◆ **Set exercise**
Select every line in the material that contains the string "nearer", copying each one in full. Case counts.

◆ **Task input**
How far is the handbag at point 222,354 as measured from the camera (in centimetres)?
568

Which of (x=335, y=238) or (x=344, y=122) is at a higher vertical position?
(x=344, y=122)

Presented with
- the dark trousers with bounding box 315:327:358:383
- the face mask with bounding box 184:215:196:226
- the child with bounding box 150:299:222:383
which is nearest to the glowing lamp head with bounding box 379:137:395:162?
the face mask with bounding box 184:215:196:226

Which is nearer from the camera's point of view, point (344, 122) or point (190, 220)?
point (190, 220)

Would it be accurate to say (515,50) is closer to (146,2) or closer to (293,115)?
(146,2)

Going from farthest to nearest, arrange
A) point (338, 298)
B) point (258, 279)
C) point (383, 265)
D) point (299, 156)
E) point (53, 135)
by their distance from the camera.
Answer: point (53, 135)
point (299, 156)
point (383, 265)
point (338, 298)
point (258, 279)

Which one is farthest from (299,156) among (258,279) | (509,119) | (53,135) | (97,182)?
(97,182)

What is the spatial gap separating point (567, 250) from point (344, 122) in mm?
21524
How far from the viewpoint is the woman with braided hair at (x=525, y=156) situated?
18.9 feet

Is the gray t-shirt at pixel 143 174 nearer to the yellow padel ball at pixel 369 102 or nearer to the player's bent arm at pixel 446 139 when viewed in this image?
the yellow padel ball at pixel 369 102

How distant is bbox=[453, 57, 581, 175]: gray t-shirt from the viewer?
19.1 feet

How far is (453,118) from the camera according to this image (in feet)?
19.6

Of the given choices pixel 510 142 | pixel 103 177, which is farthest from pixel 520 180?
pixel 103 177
---
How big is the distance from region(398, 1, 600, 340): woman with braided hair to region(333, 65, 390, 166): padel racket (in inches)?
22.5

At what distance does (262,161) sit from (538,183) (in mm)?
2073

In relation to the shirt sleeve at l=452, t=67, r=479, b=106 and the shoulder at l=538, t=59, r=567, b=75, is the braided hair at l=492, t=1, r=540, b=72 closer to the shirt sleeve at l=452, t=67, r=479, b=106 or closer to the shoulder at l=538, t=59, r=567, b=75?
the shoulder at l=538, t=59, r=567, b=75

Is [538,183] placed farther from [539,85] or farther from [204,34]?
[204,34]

◆ **Written solution**
Which is nearer from the camera's point of view, point (344, 122) or point (190, 220)?
Is the gray t-shirt at pixel 143 174 nearer to the yellow padel ball at pixel 369 102 or nearer to the player's bent arm at pixel 446 139 when viewed in this image?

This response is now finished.